TEXTE RETENU =
════════════════

Le bris du siège d’Alep par les rebelles illustre les limites des forces en présence et l’impossibilité d’une victoire militaire à court terme.


Au début du mois de juillet, le gouvernement syrien jubilait. Les forces armées du régime venaient d’achever l’encerclement d’Alep, la plus grande ville du pays, dont la moitié Est était aux mains des rebelles. Peu après le début du siège, Bachar al-Assad annonçait que les rebelles souhaitant déposer les armes seraient amnistiés et réintégrés à la vie civile. Des rebelles s’étaient d’ailleurs rendus rapidement.

Le siège d’Alep devait constituer une étape importante dans la guerre, puisqu’elle montrait incontestablement que le régime avait repris l’avantage sur ses adversaires. Depuis l’entrée en guerre de l’aviation russe, le gouvernement avait repris le contrôle de la province de Latakia, sur la côte, de la ville de Palmyre, et avait séparé en deux les territoires contrôlés par les rebelles au Nord. Il avait progressivement réduit les poches de territoires rebelles à proximité de Damas, et même tenté une attaque stratégique contre l’État Islamique. Le vent semblait avoir tourné.

La contre-attaque rebelle qui s’est déroulée des derniers jours de juillet au début du mois d’août ont montrés qu’il n’en était rien. Alors que le gouvernement avait achevé l’encerclement d’Alep par le nord, les rebelles ont enfoncés les défenses du sud de la ville et rouvert un corridor pour transférer troupes et ravitaillement à l’intérieur des quartiers assiégés. Plus grave pour le régime : cette attaque a été opérée par l’alliance de presque tous les principaux groupes rebelles du nord.

════════════════

Mettez à jour le passage sur le siège d'Alep en commençant à « La contre-attaque rebelle » et en terminant à « rebelles du nord. », avec « couloir » à la place de « corridor ». Le matériau placé après ce texte n'est pas nécessaire.

════════════════

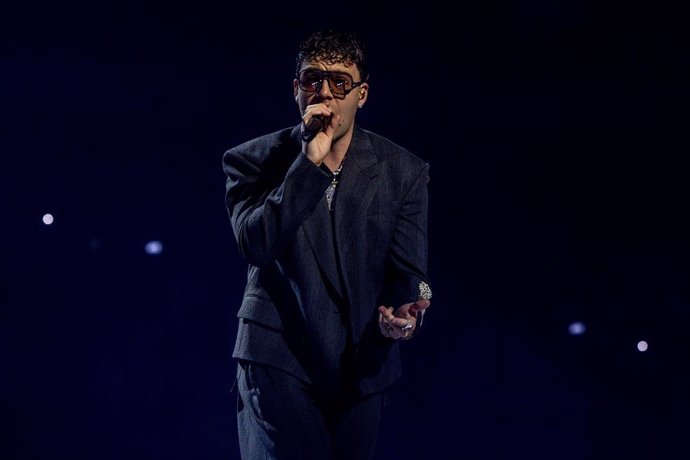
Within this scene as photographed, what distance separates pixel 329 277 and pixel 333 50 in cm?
53

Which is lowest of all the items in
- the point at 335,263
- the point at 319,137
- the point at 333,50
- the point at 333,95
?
the point at 335,263

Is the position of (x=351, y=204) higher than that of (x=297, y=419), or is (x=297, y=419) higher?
(x=351, y=204)

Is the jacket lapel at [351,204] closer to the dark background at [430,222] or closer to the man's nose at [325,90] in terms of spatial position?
the man's nose at [325,90]

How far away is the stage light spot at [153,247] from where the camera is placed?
371cm

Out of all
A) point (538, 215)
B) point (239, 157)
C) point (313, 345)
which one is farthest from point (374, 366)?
point (538, 215)

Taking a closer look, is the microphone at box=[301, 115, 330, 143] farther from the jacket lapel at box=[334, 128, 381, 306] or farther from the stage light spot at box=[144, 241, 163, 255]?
the stage light spot at box=[144, 241, 163, 255]

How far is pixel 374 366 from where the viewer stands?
2209mm

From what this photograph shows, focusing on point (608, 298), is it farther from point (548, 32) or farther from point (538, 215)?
point (548, 32)

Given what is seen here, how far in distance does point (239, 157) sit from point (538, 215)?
5.96 ft

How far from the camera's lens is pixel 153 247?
3.71m

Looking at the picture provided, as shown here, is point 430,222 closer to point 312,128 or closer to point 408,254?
point 408,254

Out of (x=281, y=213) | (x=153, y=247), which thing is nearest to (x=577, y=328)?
(x=153, y=247)

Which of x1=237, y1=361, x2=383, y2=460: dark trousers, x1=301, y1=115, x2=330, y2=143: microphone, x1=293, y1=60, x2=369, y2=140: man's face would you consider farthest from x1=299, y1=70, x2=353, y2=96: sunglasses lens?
x1=237, y1=361, x2=383, y2=460: dark trousers

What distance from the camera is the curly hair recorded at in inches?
83.6
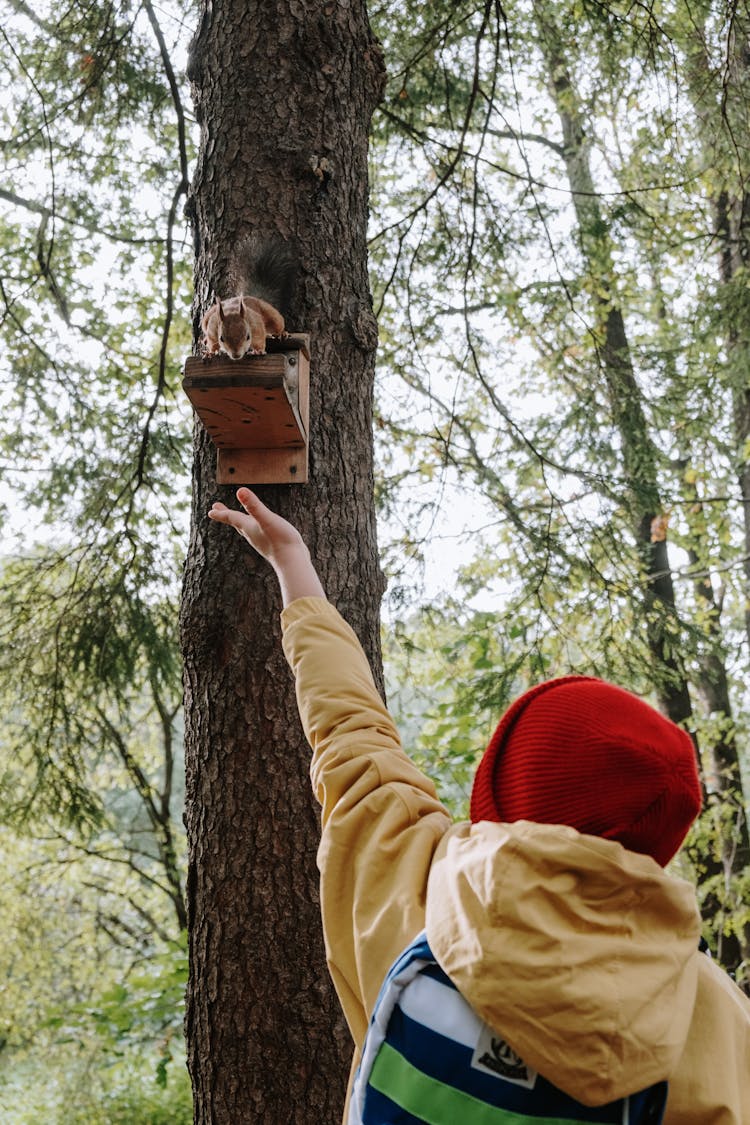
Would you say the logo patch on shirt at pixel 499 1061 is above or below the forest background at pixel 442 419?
below

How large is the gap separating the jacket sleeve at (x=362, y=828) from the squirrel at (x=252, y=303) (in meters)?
0.66

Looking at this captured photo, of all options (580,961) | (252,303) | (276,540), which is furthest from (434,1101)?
(252,303)

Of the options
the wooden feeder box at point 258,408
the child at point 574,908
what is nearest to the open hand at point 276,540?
the wooden feeder box at point 258,408

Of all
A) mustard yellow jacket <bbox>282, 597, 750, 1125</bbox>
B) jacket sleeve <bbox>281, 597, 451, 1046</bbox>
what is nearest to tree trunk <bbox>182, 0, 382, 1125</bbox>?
jacket sleeve <bbox>281, 597, 451, 1046</bbox>

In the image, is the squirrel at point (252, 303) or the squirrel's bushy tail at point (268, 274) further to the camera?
the squirrel's bushy tail at point (268, 274)

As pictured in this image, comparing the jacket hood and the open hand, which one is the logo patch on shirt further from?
the open hand

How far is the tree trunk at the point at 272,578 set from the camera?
61.9 inches

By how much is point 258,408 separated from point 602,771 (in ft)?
3.31

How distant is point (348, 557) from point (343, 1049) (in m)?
0.84

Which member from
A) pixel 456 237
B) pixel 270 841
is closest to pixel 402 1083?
pixel 270 841

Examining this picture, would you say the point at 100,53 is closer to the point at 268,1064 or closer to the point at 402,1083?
the point at 268,1064

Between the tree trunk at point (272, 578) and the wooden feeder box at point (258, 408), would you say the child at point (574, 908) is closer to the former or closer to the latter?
the tree trunk at point (272, 578)

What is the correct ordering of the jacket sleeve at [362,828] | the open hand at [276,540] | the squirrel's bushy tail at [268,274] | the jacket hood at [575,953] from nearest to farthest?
the jacket hood at [575,953], the jacket sleeve at [362,828], the open hand at [276,540], the squirrel's bushy tail at [268,274]

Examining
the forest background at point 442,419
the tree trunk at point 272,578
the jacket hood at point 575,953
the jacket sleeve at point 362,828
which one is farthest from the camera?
the forest background at point 442,419
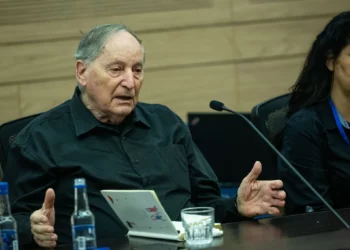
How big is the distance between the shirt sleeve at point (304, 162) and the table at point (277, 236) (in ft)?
1.74

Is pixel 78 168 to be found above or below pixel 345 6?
below

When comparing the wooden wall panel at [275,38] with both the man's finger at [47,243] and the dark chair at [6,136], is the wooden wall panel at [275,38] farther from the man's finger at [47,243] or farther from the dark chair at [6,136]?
the man's finger at [47,243]

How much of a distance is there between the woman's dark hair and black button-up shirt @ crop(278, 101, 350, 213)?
11cm

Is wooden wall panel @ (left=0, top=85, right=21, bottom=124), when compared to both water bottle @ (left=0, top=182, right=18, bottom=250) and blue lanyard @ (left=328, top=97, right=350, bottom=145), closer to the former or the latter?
blue lanyard @ (left=328, top=97, right=350, bottom=145)

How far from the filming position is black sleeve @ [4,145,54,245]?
2705mm

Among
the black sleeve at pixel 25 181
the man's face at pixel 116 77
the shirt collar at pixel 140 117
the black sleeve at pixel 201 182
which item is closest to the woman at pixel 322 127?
the black sleeve at pixel 201 182

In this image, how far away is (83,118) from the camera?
2.92 metres

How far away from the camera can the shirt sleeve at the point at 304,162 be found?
10.5ft

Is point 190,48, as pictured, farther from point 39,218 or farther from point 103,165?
point 39,218

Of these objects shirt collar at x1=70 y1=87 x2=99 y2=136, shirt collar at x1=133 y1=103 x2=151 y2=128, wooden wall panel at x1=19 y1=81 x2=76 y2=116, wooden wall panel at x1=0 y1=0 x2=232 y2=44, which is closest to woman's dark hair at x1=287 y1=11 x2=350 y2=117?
shirt collar at x1=133 y1=103 x2=151 y2=128

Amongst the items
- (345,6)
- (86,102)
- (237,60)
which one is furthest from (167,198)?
(345,6)

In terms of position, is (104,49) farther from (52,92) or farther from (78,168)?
(52,92)

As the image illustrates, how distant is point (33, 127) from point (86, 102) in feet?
0.81

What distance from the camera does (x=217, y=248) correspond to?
213cm
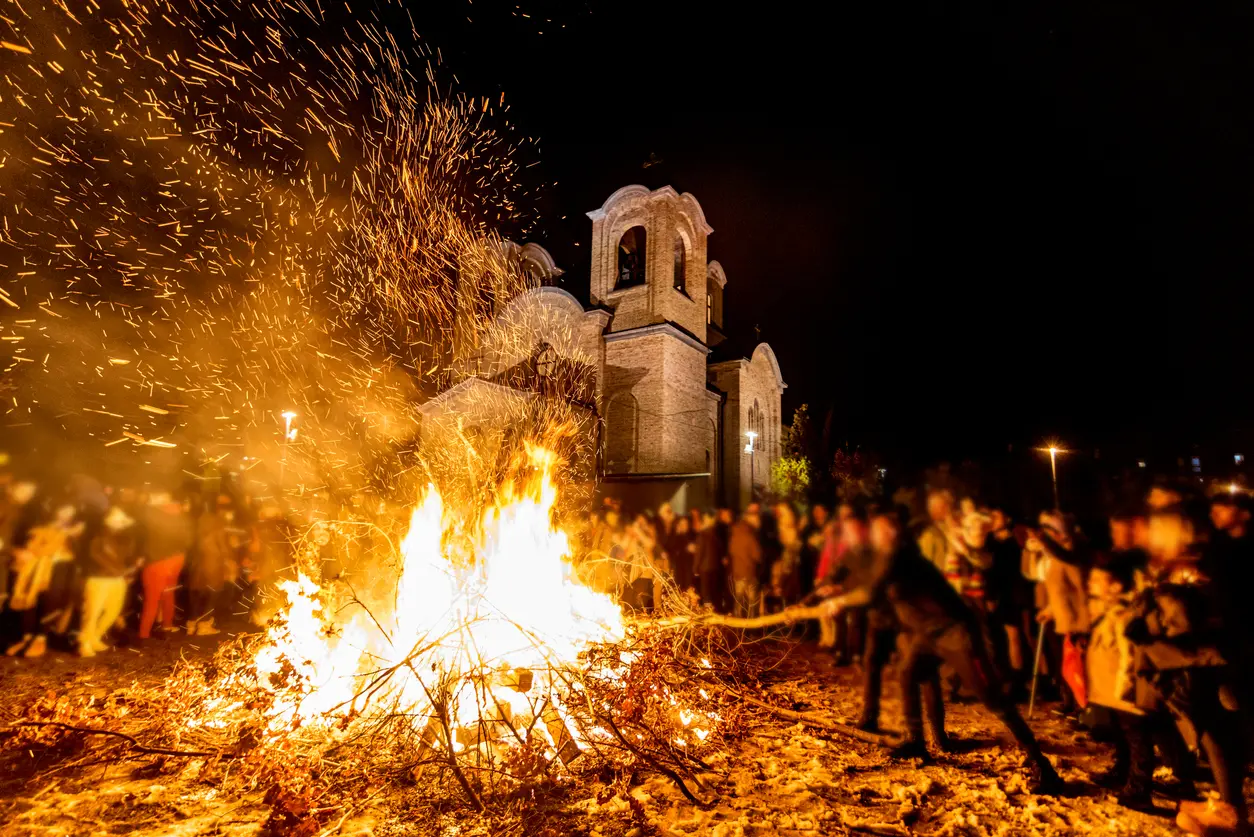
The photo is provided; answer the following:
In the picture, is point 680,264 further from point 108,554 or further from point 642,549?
point 108,554

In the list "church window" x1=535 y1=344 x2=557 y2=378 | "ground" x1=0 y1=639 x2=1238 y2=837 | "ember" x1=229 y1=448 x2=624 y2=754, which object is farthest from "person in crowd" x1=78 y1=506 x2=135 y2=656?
"church window" x1=535 y1=344 x2=557 y2=378

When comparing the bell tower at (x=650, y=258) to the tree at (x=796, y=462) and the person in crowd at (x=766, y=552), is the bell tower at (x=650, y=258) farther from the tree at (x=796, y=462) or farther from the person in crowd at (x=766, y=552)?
the person in crowd at (x=766, y=552)

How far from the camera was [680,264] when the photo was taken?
28281mm

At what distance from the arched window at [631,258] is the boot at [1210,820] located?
78.3 feet

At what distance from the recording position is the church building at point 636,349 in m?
24.4

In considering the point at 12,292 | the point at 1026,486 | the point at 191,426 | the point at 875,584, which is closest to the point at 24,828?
the point at 875,584

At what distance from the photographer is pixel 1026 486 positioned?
1441 inches

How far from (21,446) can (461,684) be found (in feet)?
40.0

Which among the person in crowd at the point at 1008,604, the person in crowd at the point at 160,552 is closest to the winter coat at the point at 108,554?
the person in crowd at the point at 160,552

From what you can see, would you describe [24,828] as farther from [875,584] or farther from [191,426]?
[191,426]

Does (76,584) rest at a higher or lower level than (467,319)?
lower

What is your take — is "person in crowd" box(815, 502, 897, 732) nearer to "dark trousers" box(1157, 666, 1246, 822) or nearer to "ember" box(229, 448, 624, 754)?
"dark trousers" box(1157, 666, 1246, 822)

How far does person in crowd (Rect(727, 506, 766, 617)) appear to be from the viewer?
974cm

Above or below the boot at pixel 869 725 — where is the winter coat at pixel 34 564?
above
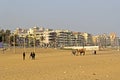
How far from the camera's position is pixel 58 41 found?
653ft

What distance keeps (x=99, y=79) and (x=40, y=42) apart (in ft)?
520

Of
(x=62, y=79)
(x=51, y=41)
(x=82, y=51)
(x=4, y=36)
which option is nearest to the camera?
(x=62, y=79)

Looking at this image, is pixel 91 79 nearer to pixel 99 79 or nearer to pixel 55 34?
pixel 99 79

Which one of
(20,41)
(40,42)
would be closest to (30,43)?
(20,41)

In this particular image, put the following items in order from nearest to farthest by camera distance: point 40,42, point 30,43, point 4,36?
point 4,36
point 30,43
point 40,42

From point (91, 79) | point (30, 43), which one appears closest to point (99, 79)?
point (91, 79)

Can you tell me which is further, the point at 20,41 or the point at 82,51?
the point at 20,41

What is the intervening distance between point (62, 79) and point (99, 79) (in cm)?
164

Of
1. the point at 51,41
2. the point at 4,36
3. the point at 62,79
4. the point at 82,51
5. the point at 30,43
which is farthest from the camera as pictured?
the point at 51,41

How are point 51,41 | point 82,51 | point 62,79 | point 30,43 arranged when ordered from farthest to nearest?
1. point 51,41
2. point 30,43
3. point 82,51
4. point 62,79

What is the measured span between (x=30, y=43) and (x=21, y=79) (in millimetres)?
134324

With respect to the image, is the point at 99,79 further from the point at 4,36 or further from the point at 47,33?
the point at 47,33

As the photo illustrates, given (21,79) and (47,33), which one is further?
(47,33)

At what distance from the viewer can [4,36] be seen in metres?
126
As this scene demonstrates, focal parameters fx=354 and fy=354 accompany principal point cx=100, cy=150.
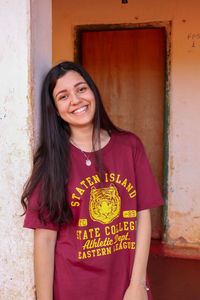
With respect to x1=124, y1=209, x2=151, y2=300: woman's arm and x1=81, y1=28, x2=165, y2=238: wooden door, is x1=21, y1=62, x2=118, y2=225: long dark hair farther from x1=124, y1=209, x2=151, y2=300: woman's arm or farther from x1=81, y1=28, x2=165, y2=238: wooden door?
x1=81, y1=28, x2=165, y2=238: wooden door

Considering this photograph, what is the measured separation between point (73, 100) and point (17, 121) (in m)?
0.26

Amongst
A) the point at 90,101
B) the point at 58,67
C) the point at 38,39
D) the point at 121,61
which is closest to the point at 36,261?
the point at 90,101

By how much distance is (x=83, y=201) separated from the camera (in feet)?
4.96

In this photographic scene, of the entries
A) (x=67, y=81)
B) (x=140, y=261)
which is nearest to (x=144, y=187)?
(x=140, y=261)

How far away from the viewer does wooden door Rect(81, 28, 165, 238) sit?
393cm

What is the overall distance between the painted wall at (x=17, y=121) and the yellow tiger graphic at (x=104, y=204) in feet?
1.02

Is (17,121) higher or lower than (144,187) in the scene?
higher

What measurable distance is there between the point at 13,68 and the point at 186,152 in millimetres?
2630

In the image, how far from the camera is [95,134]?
1.67 m

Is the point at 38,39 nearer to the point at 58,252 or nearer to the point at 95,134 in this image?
the point at 95,134

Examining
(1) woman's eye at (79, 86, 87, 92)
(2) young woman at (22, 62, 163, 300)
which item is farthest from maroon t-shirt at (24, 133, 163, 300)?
(1) woman's eye at (79, 86, 87, 92)

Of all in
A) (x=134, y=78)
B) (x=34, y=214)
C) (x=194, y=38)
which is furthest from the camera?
(x=134, y=78)

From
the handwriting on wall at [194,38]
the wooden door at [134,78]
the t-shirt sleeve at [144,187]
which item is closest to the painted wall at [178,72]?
the handwriting on wall at [194,38]

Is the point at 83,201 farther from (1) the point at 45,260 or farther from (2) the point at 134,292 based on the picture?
(2) the point at 134,292
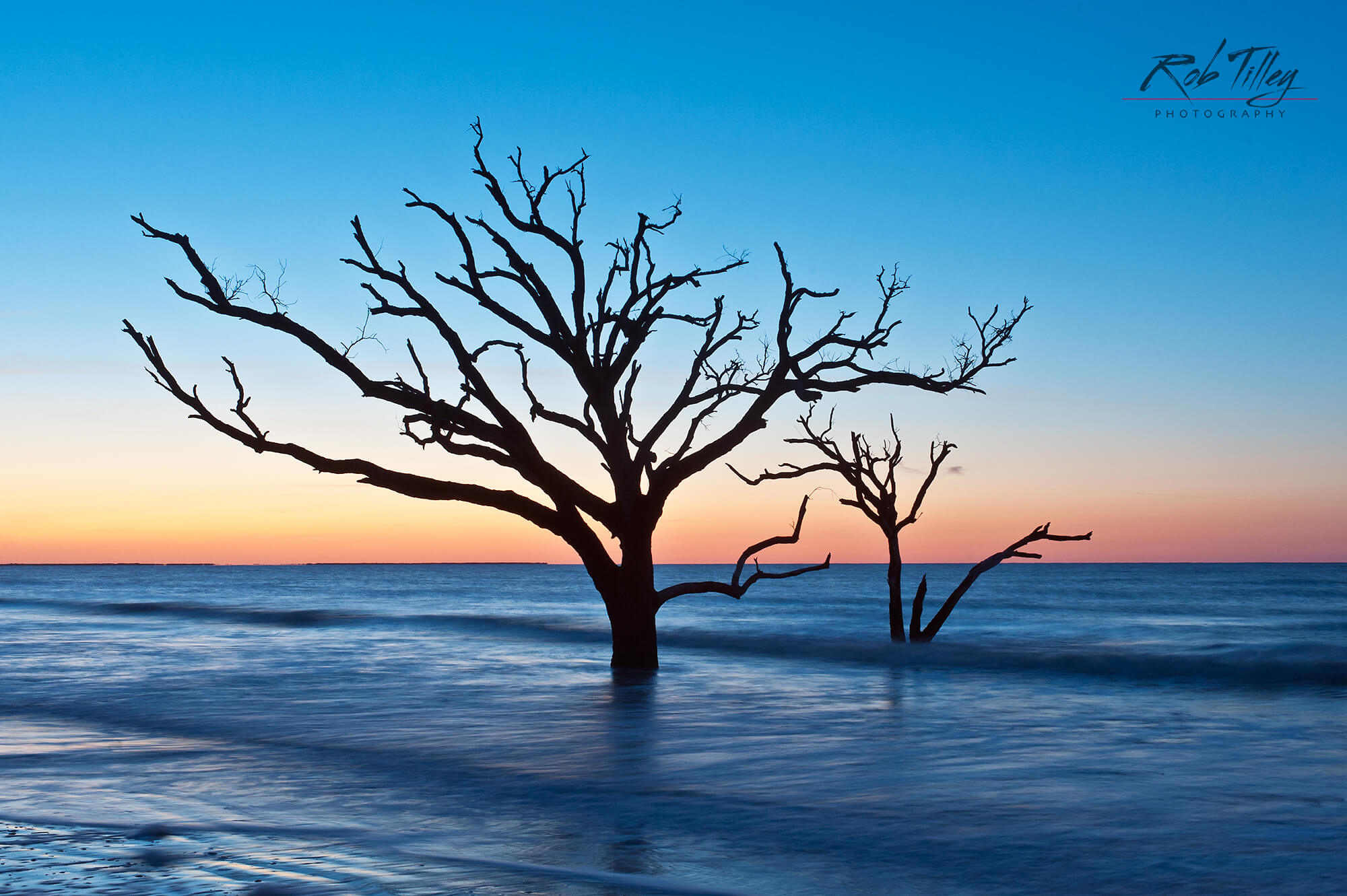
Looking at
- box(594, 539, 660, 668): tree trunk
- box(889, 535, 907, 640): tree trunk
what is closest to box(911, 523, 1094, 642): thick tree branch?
box(889, 535, 907, 640): tree trunk

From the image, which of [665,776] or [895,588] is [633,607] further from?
[895,588]

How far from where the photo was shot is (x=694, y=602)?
206ft

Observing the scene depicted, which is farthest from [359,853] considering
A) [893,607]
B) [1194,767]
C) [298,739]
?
[893,607]

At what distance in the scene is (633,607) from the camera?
16.5 metres

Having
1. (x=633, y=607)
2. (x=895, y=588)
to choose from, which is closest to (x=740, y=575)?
(x=633, y=607)

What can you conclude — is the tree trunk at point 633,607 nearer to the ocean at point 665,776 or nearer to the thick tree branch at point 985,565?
the ocean at point 665,776

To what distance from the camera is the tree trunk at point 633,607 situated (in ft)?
52.8

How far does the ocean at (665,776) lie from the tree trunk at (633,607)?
0.61 metres

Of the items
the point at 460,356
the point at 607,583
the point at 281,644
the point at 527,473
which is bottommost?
the point at 281,644

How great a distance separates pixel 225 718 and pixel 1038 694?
1132 cm

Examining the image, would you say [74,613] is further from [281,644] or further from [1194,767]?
[1194,767]

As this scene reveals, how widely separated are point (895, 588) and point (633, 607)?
29.6 feet

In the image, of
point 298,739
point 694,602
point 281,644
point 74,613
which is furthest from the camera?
point 694,602

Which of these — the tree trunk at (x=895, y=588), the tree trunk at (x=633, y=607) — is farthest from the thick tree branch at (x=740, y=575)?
the tree trunk at (x=895, y=588)
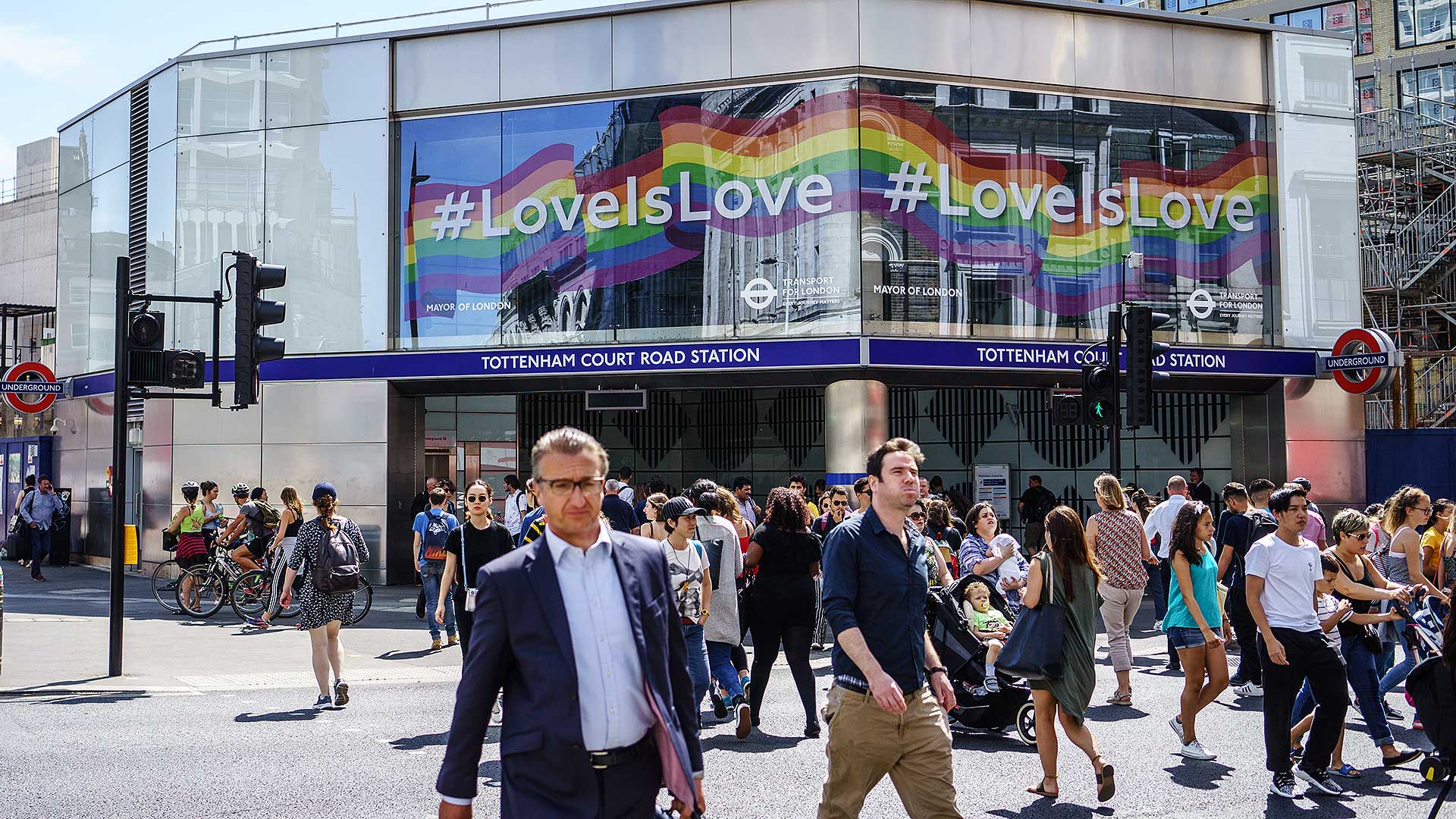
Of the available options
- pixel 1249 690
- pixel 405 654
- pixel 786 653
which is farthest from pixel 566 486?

════════════════

RÉPONSE ATTENDUE =
La contre-attaque rebelle qui s’est déroulée des derniers jours de juillet au début du mois d’août ont montrés qu’il n’en était rien. Alors que le gouvernement avait achevé l’encerclement d’Alep par le nord, les rebelles ont enfoncés les défenses du sud de la ville et rouvert un couloir pour transférer troupes et ravitaillement à l’intérieur des quartiers assiégés. Plus grave pour le régime : cette attaque a été opérée par l’alliance de presque tous les principaux groupes rebelles du nord.